We don’t say anything on the drive back to my house.
He pulls in to the gravel drive way and says, “you didn’t have to help me.”
“I know,” I say.

Verse 5

I wake up early because of the headache. The cut stopped bleeding on its own and I have little burn marks all over my arms. Some of my hair is singed and even after a shower I still smell like burnt hair.
Mom and dad, they don’t say anything in the morning. Dad doesn’t have his music on. Mom has her bible out. She looks like she hasn’t slept.
Dad says to get in the car so they can drive me to city hall to meet with the choice committee.
“I’ll ride with Little Mike,” I tell them.
“Michael is in jail,” my dad says almost like he’s happy to deliver the news. Like he’s excited to surprise me. “Assault,” he adds.
Nobody says anything after that. At least I get a quiet car ride to city hall.
When we get there, I see my classmates. Some being dropped off by parents or older siblings. Some drive themselves.
I see Tanner. He’s with his mom and dad. His dad is in a suit. Even Tanner is dressed nice. A cornflower blue polo shirt tucked in to normal fitting pants.
His mom hugs him when she sees me and my parents get out of the car.
I should feel bad but I smile when I see the bandages on Tanner’s head. The two black eyes and the plugs in his nose.
“Remember what we’ve told you,” dad says as he comes up next to me. “Make the right choice.”
“Is Little Mike going to be ok,” I ask.
My parents ignore me.
Mom gives me a hug and I can feel the tears running down her cheek and on to my shoulder.
I pull away.

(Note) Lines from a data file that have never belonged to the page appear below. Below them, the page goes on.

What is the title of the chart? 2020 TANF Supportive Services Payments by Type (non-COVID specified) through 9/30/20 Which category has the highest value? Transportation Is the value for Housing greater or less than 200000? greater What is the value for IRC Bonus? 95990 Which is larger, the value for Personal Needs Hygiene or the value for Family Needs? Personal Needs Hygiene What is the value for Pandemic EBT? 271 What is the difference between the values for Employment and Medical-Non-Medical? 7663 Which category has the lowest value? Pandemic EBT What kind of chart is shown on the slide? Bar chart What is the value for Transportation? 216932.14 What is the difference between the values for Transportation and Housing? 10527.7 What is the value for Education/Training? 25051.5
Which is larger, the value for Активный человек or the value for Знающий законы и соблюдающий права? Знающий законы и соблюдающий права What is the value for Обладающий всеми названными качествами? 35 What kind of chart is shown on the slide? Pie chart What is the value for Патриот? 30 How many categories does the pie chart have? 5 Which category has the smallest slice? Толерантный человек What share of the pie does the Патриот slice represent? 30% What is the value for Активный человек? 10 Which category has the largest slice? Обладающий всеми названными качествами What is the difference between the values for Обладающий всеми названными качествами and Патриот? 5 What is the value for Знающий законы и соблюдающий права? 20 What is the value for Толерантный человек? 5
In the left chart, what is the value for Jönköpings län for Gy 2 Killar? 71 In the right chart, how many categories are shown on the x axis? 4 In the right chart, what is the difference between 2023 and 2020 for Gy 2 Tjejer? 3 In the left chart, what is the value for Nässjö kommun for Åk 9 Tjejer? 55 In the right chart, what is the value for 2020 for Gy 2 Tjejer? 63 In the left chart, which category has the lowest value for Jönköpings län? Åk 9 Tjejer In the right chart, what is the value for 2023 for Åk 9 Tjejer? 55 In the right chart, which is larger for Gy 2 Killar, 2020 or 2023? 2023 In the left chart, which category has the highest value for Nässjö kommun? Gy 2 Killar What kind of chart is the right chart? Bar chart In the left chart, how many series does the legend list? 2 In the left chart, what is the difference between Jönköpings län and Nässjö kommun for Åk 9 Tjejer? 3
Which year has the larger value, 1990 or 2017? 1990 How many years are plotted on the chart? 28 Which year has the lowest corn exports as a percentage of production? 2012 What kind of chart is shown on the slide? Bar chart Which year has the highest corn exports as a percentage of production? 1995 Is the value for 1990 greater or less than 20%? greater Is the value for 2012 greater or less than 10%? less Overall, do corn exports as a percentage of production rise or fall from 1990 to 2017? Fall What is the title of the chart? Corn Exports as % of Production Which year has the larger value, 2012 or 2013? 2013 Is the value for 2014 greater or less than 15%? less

I want to ask about Little Mike again. I want to run to the jail to bail him out or something but I don’t know where it even is. I look around at city hall, the library. Some other dumb buildings.
“I know you’ll make the right choice,” mom says. 
So I get in line.
What else should I do? What else could I say?
So now I’m supposed to choose. Just like my classmates. Just like my parents. My teachers.
So I guess this is growing up, getting on with my life.
No matter what happens to you, it is your fault. No matter what happens to you it was meant to be. It’s all just part of a song.
Behind me and in front of me, my classmates are talking about Little Mike. About the two-by-four he pulled out of the bonfire. About how the cops dragged him out of his bed. How his mom cried as they took him away.
The line moves quick. I don’t look back at my parents.
I’m up the steps and in the hall and then in a chair in the middle of a large room. Five elder critics. Three men and two women, sit at a dais. Behind them, floor to ceiling speakers.
“Xavier Junior, son of Xavier Senior, Classic Country, and Linda, Bolero,” says one of the men.
A few more words about the importance of the choice and finally the words “Xavier Junior, what genre do you choose?”
These men and women, they watch me. There is an attendant at the door looking at his watch and then at the line still waiting to come in. To choose. To get on with it.
I wish I could help Little Mike. I wish I was in the jail cell with him.
I look at the old men and women. I tell them my choice. I tell them who I want to be.
I say my last word.
“Silence.”

 

 

 

BIO: Christopher Smith Gonzalez is a Mexican-American writer living where the land is washing away faster than it is being built up.